First there was the six-day delay of the first major college football game of the fall-Florida State versus Miami, postponed due to Hurricane Frances. That game was played Friday night and was possibly the only time recently that anyone in the state-outside of the losing Seminoles, that is-actually enjoyed Hurricanes being on the move.
Then the Miami Dolphins, wary of Hurricane Ivan, moved up their National Football League season-opener one day to Saturday and lost 17-7 to the Tennessee Titans. Of course out in the Caribbean, Ivan slowed to a crawl-just like the Dolphins' offense after Ricky Williams took the 4:20 bus out of town-and the teams could have actually played the game as originally scheduled.

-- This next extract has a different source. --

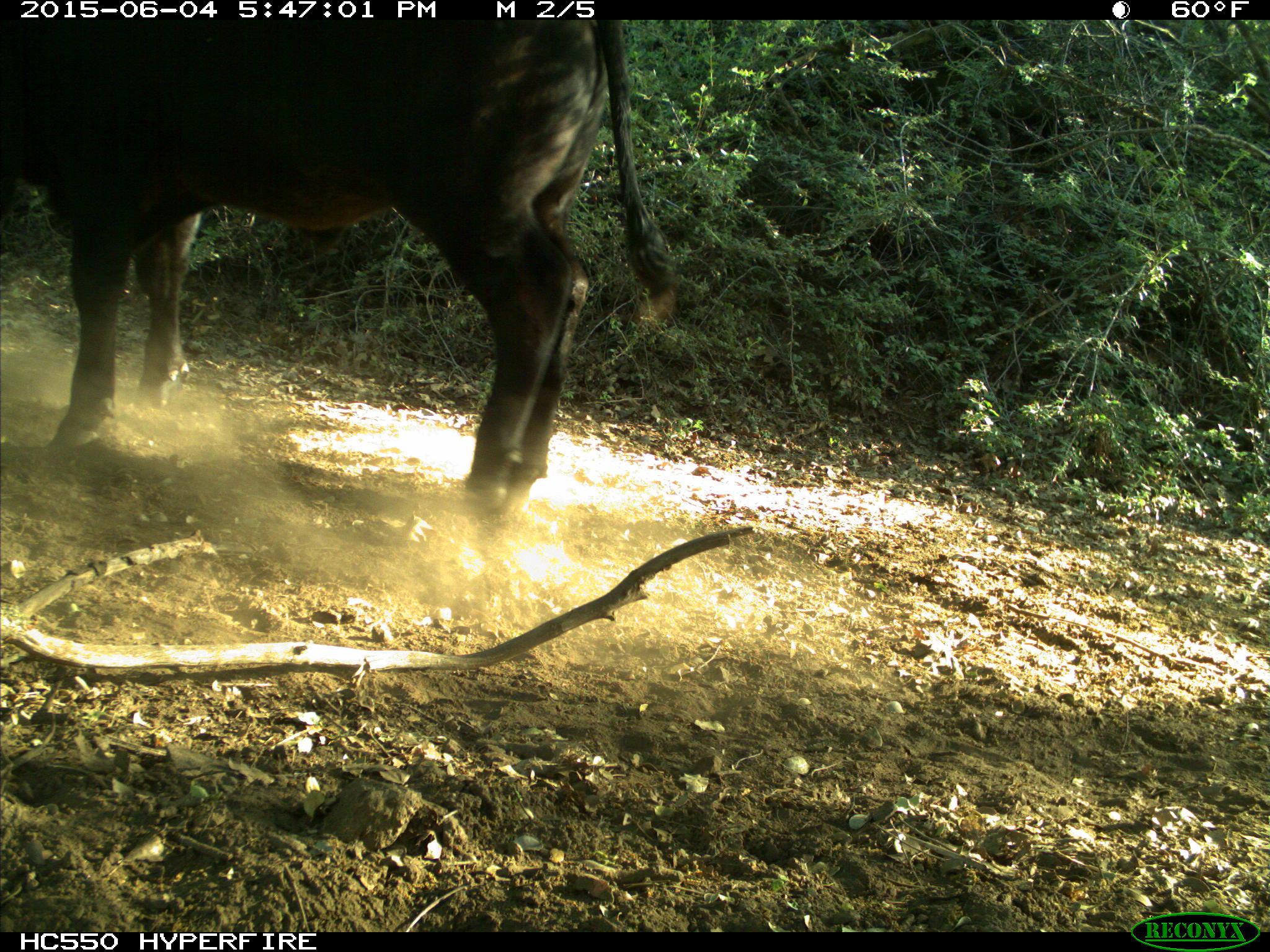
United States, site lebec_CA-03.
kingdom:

A crueler fate struck the nation's southernmost baseball team, however. The Florida Marlins have already had a string of rainouts this summer. To ensure the team would actually get to play some games, Major League Baseball decided that the Marlins, already in Chicago this past weekend to play the Cubs at Wrigley, would stay in the Windy City Monday and Tuesday to play the first two games of their series against Montreal across town at U.S. Cellular Field. It's a good thing both teams are used to playing before sparse crowds, because I doubt the Southsiders are going to come out in droves to watch mediocre baseball. They get enough of that from the White Sox.
Here in Wisconsin, it's rather difficult to comprehend all this reshuffling of sports due to weather. We get it all-wind, rain, hail, sleet and snow-but they're mere annoyances. Locusts could be falling from the sky and we wouldn't really care unless it interrupted the Packer game, because that's what's really important.
However, Charley, Frances and Ivan have put at least one thing in perspective-it's definitely better to be living in Wisconsin. Because here, what we Badger fans have to worry about the most is not the eye of a hurricane ruining our lives, but the eye of Anthony Davis ruining our football season.